The ECB has already injected over a trillion euros through two LTROs, in December 2011 and February of last year, and 42 of 56 economists in a poll taken this week expect another one.
Sixteen economists said it would come by year-end, 15 said early in 2014, while a few others said in the first half.
ECB President Mario Draghi said on Monday the bank stood ready to offer more long-term loans to keep money market rates from rising to levels which could push inflation too low.
"If market rate expectations rise in a way that damages the growth outlook a bit, the ECB's response is likely to be to restart the LTRO programme along with enhanced communication," said Guillaume Menuet at Citi.
Central banks have taken to communicating forward guidance to steer markets and the ECB has said interest rates would remain low if inflation did - and it is not seen reaching the bank's two percent target ceiling until 2015 at least.
But the guidance from the U.S. Federal Reserve has been unclear, according to a Reuters poll taken after the Fed surprised markets last week by postponing a reduction in its massive $85 billion a month bond-buying programme.
Conflicting views from policymakers of when the wind-down will eventually come has left markets jittery. But a Reuters poll taken after the decision expected the Fed's delayed tapering to begin in December.
Long-held expectations for a reduction in Fed bond buying are what have been driving up market rates.
The latest Reuters poll showed economists were split on the ECB's ability to cap long-term borrowing rates in the bloc once the Fed does act, with 33 saying it would not be able to keep yields down and 23 voting it would.
Executive Board Member Benoit Coeure said last week the ECB wanted to ensure money market rates do not overreact.
A Reuters poll of bond strategists predicted yields on 10-year German paper would reach 2.30 percent in a year's time, around 60 basis points higher than current levels.
In a sign of normalisation, banks began repaying the first two long-term loans in December but the resulting fall in liquidity could add to upward pressure on money market rates.
Early repayment of those loans has cut excess liquidity to around 218 billion euros ($294 billion)- not far from the 200 billion level the ECB has said may be the point when market rates start edging up toward its main refinancing rate, currently at 0.5 percent.
Draghi has pledged to keep interest rates at their record low for an "extended period" and respondents to the poll were sure he would follow through.
Forty-two were very convinced and 23 were somewhat convinced. None said they were not convinced.

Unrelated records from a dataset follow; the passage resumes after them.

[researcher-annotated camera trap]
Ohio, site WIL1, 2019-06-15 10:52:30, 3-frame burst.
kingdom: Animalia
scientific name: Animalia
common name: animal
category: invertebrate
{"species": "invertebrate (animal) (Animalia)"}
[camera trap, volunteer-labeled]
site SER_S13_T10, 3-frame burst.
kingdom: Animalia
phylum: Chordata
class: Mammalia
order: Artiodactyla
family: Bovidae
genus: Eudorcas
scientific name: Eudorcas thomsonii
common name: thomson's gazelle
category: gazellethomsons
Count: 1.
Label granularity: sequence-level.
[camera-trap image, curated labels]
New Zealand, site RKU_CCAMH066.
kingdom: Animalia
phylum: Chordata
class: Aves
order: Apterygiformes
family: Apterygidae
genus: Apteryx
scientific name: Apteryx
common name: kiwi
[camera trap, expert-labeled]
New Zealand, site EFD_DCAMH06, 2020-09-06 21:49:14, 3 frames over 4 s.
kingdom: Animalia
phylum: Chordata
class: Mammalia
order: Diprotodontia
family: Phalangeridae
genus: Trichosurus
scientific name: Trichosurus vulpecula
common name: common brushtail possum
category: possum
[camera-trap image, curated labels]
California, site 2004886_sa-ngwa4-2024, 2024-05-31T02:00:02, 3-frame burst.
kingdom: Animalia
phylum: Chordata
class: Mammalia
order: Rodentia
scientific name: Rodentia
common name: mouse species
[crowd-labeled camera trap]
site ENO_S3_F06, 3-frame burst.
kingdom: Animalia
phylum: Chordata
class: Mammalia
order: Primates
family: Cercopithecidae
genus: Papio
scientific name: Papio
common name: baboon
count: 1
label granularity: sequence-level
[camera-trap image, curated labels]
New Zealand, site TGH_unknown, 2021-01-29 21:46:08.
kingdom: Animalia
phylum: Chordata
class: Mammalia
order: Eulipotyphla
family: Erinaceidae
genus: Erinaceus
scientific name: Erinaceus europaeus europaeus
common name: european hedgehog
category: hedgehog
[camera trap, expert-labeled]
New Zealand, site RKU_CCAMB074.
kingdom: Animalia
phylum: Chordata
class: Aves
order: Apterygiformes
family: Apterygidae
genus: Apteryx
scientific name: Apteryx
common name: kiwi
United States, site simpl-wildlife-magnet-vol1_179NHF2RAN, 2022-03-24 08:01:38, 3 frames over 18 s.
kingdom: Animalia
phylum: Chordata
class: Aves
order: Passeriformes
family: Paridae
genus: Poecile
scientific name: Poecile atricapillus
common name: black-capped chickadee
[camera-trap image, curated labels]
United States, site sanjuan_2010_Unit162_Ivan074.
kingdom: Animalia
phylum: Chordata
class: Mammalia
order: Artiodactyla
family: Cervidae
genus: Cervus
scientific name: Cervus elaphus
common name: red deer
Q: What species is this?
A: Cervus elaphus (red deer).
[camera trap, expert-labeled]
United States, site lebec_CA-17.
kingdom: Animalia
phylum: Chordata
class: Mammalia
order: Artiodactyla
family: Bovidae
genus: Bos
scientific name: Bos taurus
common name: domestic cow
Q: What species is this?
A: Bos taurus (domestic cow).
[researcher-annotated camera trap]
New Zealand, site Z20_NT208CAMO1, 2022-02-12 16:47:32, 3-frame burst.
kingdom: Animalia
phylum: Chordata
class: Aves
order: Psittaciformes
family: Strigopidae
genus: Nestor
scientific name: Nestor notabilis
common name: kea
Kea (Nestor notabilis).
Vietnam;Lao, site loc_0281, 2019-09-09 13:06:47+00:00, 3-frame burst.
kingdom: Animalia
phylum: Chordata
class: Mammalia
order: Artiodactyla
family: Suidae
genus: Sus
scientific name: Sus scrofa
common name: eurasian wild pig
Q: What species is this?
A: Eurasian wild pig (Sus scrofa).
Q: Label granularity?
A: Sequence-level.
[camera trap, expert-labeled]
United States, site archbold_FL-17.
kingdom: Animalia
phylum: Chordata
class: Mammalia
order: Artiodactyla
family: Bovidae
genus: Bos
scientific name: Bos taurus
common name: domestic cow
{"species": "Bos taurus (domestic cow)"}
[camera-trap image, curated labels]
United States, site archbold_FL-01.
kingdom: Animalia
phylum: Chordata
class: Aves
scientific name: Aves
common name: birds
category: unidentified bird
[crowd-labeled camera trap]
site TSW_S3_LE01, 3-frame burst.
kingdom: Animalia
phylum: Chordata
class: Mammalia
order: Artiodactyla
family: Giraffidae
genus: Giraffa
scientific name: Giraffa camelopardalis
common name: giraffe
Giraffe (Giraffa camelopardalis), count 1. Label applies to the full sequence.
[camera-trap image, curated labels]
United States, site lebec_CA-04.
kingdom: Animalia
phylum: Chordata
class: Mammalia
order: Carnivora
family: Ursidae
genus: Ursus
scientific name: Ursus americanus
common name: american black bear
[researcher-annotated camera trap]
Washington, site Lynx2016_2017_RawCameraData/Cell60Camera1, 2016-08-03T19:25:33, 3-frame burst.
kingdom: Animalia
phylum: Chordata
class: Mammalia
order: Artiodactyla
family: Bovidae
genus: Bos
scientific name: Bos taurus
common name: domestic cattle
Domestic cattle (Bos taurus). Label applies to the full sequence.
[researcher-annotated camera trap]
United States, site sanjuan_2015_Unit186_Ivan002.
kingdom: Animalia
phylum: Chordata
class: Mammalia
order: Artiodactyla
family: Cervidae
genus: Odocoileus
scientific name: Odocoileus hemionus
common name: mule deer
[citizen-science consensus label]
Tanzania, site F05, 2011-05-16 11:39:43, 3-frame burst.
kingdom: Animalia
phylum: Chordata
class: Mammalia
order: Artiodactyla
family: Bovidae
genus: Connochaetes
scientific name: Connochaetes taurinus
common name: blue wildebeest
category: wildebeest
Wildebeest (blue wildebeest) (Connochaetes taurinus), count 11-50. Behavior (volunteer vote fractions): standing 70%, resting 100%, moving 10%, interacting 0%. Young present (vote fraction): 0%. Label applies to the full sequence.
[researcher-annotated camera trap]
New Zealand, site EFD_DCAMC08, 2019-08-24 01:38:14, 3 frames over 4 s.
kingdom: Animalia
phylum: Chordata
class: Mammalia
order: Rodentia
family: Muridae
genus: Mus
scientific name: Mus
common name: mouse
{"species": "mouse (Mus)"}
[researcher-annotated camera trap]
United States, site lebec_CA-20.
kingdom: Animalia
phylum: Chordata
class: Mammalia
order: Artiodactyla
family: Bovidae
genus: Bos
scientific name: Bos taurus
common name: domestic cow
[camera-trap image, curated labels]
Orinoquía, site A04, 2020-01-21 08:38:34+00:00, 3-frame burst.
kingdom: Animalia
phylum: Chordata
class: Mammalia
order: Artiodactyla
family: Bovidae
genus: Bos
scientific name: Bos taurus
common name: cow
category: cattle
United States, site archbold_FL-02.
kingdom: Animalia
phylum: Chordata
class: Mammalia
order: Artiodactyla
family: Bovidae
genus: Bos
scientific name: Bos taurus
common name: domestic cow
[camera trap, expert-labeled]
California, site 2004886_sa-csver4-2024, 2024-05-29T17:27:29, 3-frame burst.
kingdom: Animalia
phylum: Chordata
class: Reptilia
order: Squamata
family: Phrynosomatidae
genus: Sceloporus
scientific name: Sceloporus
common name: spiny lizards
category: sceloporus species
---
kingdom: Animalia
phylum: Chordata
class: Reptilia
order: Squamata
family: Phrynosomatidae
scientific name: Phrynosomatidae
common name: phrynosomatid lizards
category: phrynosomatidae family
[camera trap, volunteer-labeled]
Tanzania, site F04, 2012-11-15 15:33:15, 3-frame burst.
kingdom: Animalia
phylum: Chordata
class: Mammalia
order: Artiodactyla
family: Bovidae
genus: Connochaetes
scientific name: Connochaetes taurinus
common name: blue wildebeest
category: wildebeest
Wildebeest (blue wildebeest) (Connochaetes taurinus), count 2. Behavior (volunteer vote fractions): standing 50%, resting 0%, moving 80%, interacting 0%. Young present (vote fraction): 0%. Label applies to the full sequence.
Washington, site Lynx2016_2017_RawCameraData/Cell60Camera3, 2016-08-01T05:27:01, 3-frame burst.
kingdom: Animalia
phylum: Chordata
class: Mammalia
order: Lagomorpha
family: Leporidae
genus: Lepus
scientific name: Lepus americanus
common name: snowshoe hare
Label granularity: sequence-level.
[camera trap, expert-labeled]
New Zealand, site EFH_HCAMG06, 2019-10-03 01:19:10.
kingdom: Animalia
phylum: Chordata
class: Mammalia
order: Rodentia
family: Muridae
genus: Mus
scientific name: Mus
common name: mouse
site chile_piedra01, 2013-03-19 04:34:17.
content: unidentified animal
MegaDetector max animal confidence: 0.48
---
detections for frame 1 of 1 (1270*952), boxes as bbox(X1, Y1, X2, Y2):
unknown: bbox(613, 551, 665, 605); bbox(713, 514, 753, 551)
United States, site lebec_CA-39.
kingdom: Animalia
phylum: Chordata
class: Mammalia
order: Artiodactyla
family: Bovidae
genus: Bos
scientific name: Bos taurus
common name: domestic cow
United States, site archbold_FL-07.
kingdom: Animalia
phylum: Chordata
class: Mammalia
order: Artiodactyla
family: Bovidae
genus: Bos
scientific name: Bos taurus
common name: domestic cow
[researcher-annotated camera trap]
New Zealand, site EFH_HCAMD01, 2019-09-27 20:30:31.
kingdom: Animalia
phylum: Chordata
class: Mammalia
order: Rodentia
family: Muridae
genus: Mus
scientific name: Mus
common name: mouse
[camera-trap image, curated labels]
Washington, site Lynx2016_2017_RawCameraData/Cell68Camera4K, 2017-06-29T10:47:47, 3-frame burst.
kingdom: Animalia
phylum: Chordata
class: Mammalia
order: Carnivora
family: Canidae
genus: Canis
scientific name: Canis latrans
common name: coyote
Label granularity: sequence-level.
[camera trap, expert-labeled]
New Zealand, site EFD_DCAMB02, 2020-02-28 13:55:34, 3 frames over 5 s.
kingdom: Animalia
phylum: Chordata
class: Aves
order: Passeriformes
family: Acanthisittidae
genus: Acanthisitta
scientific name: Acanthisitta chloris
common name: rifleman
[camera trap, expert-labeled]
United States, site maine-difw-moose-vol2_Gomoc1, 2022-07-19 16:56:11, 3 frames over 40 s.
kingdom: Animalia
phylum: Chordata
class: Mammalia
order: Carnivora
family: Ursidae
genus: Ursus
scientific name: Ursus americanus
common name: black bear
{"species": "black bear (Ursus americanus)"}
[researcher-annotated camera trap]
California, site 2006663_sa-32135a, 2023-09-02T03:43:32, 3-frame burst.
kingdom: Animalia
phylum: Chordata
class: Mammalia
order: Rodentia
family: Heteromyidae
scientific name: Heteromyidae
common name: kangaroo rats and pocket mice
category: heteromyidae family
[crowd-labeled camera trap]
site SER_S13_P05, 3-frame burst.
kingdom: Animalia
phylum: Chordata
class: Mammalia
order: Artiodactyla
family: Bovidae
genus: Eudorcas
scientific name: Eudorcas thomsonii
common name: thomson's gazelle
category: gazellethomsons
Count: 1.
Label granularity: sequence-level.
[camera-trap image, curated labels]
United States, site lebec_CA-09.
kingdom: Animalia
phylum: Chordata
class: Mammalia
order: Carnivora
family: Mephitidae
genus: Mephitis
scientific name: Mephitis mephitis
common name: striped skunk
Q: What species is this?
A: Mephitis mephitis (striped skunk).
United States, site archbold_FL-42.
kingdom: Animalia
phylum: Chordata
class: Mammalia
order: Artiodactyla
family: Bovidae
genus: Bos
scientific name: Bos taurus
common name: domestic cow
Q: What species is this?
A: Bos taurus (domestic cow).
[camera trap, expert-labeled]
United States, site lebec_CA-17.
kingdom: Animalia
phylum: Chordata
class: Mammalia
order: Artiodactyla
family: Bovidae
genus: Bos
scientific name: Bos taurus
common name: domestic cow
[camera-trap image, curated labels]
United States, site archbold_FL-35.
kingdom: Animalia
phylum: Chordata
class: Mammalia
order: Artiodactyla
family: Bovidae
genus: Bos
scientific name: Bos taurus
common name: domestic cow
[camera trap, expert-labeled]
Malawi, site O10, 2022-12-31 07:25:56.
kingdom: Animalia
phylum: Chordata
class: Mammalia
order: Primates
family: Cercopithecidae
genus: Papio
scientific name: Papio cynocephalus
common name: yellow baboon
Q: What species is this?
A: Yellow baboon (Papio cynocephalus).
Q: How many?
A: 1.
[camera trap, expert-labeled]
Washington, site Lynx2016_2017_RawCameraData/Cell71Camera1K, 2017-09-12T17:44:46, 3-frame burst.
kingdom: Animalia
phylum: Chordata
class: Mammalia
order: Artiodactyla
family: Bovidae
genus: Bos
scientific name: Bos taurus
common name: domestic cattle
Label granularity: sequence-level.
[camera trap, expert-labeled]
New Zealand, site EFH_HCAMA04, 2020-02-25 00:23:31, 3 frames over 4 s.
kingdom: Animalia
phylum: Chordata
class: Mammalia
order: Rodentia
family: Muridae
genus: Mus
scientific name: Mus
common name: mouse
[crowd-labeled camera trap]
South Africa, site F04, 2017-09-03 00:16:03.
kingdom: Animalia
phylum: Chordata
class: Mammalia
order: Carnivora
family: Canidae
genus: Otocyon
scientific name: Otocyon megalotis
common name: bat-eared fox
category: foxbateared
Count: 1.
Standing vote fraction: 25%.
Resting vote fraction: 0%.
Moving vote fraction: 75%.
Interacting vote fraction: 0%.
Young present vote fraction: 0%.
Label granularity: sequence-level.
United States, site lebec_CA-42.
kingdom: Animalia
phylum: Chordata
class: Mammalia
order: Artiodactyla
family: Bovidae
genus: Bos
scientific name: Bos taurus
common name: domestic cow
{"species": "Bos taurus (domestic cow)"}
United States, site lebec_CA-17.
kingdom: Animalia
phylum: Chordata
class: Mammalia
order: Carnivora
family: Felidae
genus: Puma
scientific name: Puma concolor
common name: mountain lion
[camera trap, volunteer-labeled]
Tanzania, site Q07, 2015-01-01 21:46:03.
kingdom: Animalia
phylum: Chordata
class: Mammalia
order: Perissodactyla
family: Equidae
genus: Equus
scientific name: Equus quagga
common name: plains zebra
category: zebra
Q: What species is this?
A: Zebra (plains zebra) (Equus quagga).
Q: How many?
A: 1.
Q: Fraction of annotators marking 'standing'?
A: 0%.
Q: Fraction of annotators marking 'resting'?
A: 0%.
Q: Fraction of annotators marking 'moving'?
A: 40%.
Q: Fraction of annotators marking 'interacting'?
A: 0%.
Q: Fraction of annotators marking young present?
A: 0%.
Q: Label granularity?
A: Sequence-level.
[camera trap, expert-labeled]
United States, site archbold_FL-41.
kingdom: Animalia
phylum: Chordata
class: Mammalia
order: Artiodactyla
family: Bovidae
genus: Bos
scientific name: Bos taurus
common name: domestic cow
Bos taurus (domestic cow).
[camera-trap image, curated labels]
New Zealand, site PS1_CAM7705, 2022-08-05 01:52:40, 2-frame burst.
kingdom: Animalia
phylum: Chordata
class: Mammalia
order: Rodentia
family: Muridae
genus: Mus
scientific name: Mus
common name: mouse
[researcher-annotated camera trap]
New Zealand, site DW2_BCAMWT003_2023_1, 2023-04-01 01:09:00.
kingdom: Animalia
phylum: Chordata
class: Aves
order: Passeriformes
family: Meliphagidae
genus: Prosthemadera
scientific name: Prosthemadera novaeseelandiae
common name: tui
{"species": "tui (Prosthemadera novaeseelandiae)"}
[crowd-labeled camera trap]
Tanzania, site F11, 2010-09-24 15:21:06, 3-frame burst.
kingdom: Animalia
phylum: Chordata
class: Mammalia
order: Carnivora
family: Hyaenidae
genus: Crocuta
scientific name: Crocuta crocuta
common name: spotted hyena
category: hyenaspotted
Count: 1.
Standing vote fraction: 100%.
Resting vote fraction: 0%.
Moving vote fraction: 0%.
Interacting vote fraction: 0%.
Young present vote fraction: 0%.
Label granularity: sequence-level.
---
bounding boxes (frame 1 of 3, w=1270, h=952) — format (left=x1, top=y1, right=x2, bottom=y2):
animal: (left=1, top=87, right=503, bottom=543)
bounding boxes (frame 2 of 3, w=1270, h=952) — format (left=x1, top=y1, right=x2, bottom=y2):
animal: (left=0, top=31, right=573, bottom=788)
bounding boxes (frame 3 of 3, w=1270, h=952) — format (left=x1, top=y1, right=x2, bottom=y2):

As in all Reuters polls taken this year, no move was seen in interest rates until the end of the forecast horizon, currently March 2015. Only five of 75 respondents saw a hike before then. None saw any move when the bank meets on Wednesday.
"Given huge output gaps, high unemployment rates and a slow recovery, inflation rates should stay low for a considerable period of time. This gives the ECB ample room to hold interest rates low," said Kristian Toedtmann at DekaBank.